August 10, 2017 Update on the June 29, 2017 Big Bend Slag Tank Accident
The tragedy of June 29, 2017 will not be forgotten. We will work relentlessly to insure that the injuries and deaths of all involved are not in vain. We will learn from this, and we will demand changes that keep us safe. I am receiving numerous calls from members asking for information as to where we are at in regards to this tragedy. While the investigation continues, below in a summary of where we are, and some of my opinions on the changes that are needed.
My first contact from the company was on July 28, 2017. The Company asked if the Union wanted to be part of several safety review teams that were going to be created. My answer was yes, but that we would select the committee members that would represent the Union.
On July 29, 2017, I received a phone call from Gordon Gillette, TECO CEO. The Conversation was pleasant. Mr. Gillette stated that he agreed with what I was saying. I found this encouraging, but we have a long way to go.
The Union submitted a grievance on July 10, 2017 requesting that no maintenance be done on slag tanks when the Unit is on-line. Mr. Gillette has stated that no maintenance will be done on slag tanks when the unit is on-line, until after the investigation. This is a start, but we must insure that no employee, either company or contractor, is ever directed to or allowed to work on a slag tank when there is a potential that they can be injured. Risk taking activities must stop, even though shutting a Unit down will effect profits. We must stop putting profits before safety. Prudent risk taking must end. The Company has asked for a time limit extension until September 29, 2017 to answer this grievance.
On July 11, 2017 I proposed a letter of agreement in an effort to expedite safety concerns and resolutions... “If a safety concern is not resolved through the company’s normal safety resolution process, and the safety concern or issue is advanced to the Union/Company negotiated formal grievance process, all steps of the safety grievance will be heard within 30 days from the date that the grievance is filed.” The primary reason for this request is to allow the Union ample time to file an OSHA complaint, or seek other advice and opinions, if no agreement is reached at the end of the 3rd step grievance process. This was an issue in 2016, when a grievance on the safety of working on a slag tank while the Unit is on-line was heard. The Company’s 3rd step response did not resolve the issue for the Union. I filed an OSHA complaint on September 30, 2016, in an attempt to get a ruling from OSHA. We were told by OSHA that a complaint would not be investigated if it occurred more than six months prior to the date that the complaint was filed. This LOA will insure that we have ample time to address unresolved safety concerns with OSHA and others. The Company has requested a time limit extension until September 20, 2017 before addressing the request.

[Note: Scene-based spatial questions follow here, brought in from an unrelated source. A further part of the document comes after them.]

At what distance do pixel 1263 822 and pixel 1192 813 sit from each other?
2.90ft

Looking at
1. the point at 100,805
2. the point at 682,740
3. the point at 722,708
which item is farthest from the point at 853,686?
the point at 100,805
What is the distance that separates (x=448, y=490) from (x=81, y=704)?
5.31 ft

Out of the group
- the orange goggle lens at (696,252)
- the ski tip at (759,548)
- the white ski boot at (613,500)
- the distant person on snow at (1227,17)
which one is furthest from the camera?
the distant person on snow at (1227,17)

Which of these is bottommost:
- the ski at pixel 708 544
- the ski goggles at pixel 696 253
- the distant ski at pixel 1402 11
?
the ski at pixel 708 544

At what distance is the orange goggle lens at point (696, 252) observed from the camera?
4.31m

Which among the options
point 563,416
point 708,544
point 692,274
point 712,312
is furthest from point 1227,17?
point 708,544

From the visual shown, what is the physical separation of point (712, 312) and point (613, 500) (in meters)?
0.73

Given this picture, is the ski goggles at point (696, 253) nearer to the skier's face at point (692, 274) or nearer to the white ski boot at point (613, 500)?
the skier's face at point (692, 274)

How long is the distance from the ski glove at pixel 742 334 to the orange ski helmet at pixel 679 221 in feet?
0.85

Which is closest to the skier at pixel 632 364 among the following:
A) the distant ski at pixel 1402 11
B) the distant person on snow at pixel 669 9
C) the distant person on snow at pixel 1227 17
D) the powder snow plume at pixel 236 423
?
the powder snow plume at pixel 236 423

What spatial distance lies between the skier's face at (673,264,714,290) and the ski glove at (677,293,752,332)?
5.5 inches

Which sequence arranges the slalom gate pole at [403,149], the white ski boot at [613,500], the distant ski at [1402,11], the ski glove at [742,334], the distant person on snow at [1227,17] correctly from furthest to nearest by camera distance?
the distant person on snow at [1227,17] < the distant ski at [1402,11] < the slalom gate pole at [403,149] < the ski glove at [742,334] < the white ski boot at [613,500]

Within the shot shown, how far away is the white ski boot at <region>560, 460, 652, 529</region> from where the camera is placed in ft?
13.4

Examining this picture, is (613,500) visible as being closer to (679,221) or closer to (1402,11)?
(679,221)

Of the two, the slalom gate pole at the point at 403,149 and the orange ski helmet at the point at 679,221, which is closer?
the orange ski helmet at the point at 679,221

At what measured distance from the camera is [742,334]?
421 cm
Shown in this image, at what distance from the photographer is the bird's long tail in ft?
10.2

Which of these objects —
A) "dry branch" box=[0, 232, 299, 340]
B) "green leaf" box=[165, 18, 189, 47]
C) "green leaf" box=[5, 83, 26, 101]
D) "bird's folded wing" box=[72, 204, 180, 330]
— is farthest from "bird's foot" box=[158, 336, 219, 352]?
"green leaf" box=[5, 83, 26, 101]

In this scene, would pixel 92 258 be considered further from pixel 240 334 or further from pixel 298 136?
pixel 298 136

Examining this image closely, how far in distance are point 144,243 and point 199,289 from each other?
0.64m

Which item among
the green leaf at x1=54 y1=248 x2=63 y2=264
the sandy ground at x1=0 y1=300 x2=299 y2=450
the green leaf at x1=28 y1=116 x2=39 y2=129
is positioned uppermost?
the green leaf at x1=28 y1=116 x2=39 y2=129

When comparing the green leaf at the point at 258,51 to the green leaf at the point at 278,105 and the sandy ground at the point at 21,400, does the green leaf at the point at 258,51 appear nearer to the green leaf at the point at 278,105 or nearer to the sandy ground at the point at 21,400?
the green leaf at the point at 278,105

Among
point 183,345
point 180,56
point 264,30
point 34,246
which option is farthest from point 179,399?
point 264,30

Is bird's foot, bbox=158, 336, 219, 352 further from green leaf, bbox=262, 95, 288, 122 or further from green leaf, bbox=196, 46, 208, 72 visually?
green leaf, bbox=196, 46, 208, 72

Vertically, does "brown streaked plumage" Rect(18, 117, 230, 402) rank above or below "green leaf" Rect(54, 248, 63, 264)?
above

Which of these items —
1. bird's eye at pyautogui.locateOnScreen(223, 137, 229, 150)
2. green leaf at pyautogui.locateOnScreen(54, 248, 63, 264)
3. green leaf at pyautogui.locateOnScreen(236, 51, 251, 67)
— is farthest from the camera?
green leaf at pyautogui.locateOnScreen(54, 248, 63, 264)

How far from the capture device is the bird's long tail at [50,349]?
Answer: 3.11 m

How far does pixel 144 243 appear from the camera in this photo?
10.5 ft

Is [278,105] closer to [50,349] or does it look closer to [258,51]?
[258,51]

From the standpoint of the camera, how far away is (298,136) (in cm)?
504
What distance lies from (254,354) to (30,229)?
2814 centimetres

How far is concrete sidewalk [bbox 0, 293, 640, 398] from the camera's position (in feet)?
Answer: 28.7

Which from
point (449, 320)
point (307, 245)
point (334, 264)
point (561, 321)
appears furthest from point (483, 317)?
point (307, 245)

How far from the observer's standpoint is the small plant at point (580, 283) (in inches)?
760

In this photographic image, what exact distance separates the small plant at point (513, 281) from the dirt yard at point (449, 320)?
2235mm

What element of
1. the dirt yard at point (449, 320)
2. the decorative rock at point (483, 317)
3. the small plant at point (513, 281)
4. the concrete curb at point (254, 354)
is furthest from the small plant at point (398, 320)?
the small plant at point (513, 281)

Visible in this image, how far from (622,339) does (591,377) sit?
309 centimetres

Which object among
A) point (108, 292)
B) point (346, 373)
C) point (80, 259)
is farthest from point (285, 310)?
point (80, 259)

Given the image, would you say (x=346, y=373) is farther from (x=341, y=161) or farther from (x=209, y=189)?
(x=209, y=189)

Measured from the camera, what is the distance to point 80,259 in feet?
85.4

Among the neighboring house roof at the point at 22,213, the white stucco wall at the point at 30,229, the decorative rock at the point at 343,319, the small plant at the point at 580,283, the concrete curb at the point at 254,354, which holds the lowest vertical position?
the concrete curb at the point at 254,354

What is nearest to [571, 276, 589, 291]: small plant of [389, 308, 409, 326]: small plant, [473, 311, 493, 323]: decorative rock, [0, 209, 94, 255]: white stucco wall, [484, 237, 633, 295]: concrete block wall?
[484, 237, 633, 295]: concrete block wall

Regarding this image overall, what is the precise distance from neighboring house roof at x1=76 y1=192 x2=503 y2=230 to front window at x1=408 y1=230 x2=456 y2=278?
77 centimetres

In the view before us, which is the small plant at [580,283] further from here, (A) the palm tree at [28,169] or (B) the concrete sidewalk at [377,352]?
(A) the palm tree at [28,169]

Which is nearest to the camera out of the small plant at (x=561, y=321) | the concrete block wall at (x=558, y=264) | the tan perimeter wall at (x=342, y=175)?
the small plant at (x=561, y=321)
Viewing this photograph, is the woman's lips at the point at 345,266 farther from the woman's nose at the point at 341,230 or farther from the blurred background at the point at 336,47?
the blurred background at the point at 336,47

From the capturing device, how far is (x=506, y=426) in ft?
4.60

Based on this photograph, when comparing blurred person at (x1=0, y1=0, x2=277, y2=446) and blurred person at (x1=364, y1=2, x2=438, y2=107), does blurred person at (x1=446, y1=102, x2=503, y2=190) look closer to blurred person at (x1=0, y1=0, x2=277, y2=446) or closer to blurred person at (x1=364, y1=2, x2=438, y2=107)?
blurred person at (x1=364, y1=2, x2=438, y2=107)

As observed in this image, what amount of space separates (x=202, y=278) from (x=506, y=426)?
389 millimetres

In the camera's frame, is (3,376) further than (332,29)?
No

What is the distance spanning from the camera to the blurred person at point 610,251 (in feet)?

On July 22, 2017 I requested that the Company agree to a Letter of Agreement stating that “no employee will be terminated for refusing to do what they consider to be an unsafe act.” The Company has requested a time limit extension until September 29, 2017 before responding to the request. This L.O.A. is in response to a long term employee that was terminated for refusing to do a job that they felt was unsafe. This sent a chilling message to employees, and intimidates them into performing actions that they consider to be unsafe. I have heard from many the following: You have to do what you are told or you will be terminated. Complaining can get you in trouble. The Company does not want to hear it. The Company is strong on safety, unless safety interferes with profits.
These perceptions, or realities, must change. The safety culture in Tampa Electric must change. Your Union will work relentlessly on making the following a reality, but we will not be able to do it alone. We must have cooperation and assistance from everyone, especially the Company.
1. The Company must be committed to listening to its employees, especially when there are safety concerns.
2. Resolving safety issues must be a top priority. A complete and exhaustive attempt to resolve safety issues must be done in a timely manner – As Soon As Possible.
3. Employees must not be terminated, disciplined, criticized, accused of being lazy, or of just not wanting to do the work, if they have a safety issue on the task that they are being told to perform.
4. Contract employees must be kept at a minimum-peaks and valleys. Continual and increasing use of contractors to do the work of permanent employees is inheritably unsafe. No one knows how to operate and maintain our equipment more safely than our permanent employees. Experience and exposure to our many complex and hazardous operations and equipment best addresses safety. Contracting should be done at a minimum.
5. TECO’s safety culture must change. The Company’s safety programs primary objective should be to insure that no one is injured, and that everyone goes home after their shift, regardless of the cost. Employees must believe that profits are not put before safety. If the employees do not perceive that the safety program is legitimate, with their best interest at heart, then the program is a failure, and it must be changed.
6. The change that we need will require more than just words. We have heard these words before. The words must be backed by actions. This change must be mandated by our CEO, but most importantly, it must be put into practice by local management, especially front line supervision. We must, as a team, strive to make TECO the safest utility in the nation.